▶ **PAGE EXCERPT**:
_ _ _ _ _
Barbara Taylor knew things were getting bad when she heard reports that male prostitutes were wandering the floors of her co-op apartment building on West 181st Street in Manhattan. It wasn’t what she had envisioned when she moved in to the 125-unit, two-building cooperative named The West Gate in January 1986. Back then, what had first struck her was the immense size of her unit – 2,000 square feet – and the glorious views of the Hudson River. What she should have noted but didn’t (being “completely naive about co-ops”) was a crucial fact hidden in the fine print of her closing papers: the sponsor still owned 51 percent of the cooperative’s shares.
What Taylor’s co-op did to deal with that issue was, in one attorney’s view, “a brilliant idea” – a groundbreaking use of the rulings in two landmark court cases to wrest control from a sponsor who wouldn’t give it up. And it’s something every cooperative facing a similar situation can do.
The sponsor in this case, a family concern named Edelstein, had owned the two buildings at 360 and 370 West 181st Street for years. When the property was converted in 1984, the Edelsteins began charging free market rental prices for any apartments that they owned that became vacant. The sponsor was also the managing agent, had selected the accountant, ran the laundry room, and held three seats on the five-member board.
Few of the residents in the buildings – a cross-section of first-time owners, retirees, and families – saw reason to complain, however. Over the years, the Edelsteins kept the maintenance low and seemed to be a steadying influence on the property. But some now insist that the relationship was not that benign, with the sponsor warning anyone who asked that hiring a new management firm – or any change in the status quo, for that matter – would cause the maintenance to go up and the value of the owner’s equity to sink.
“They approached many retirees and single women with the warning, ‘This is only way it’ll be personally viable for you and good for the co-op,’ recalls Taylor, currently West Gate’s president. “They used scare tactics.”
The last sale, says Taylor, had been in January 1986. After that, the Edelsteins freely stated at a shareholders’ meeting that they had no intention of selling any more units but would simply rent. “That, of course, struck a chord with people who intended to sell,” Taylor notes. “Potential buyers, and those who wanted to refinance, or those who were getting home equity loans, were having a terrible time as long as the sponsor controlled so many of the shares.” But the resident-shareholders, in the minority, were powerless.
So the property cruised along, with low maintenance and an increasing number of deferred capital problems, including leaks from an aging roof and more and more frequent electrical and plumbing problems. “One of the great benefits we had was very, very low maintenance,” recalls Woody Howard, a long-time board member, “but we fell behind on our physical maintenance, and we began to realize that we had leaks in the roof, our elevators were beginning to get a little shaky, and the laundry room was a mess. It started to occur to us, ‘Why aren’t we fixing these things?’ And it became increasingly clear that they [the sponsor] were awfully intransigent about investing real money in the building.”
_ _ _ _ _
▶ **GIVEN MATERIAL**:
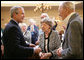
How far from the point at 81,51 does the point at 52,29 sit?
44.9 inches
_ _ _ _ _
▶ **WRITTEN EXERCISE**: Resume the article on the West Gate co-op and its sponsor from the point where it stops.

▶ **OUTPUT**:
There were also still increasing problems with the transient population of the rental units owned by the Edelsteins. Says Taylor: “Among the 66 sponsor-owned apartments, there was and is a tremendous amount of turnover. There was an alleged male prostitute ring operating out of one of the units.”
The situation changed when the board’s size was increased from 5 to 9. The motion was presented by shareholders who felt the two buildings were under-represented, and the Edelsteins, apparently confident that the board was docile, let it pass. “They didn’t see us as causing any trouble,” recalls Howard. “The relationship was very friendly.” (The Edelsteins, through their lawyer, did not return phone calls for comment.)
That left four sponsor representatives and five resident-shareholder reps. The tenants were suddenly in charge. As the first order of business, the majority terminated the laundry operator’s lease because, says Howard, “it occurred to us that the laundry room was kind of yucky. We found that the Edelsteins took the laundry room on as a kind of fiefdom; they never did any competitive bidding, and the co-op was getting $200 a month [rent]. We said, ‘Wait a minute, there are people who want to do our laundry room and we can maybe get better rent.’ We asked them about it and they got very defensive.”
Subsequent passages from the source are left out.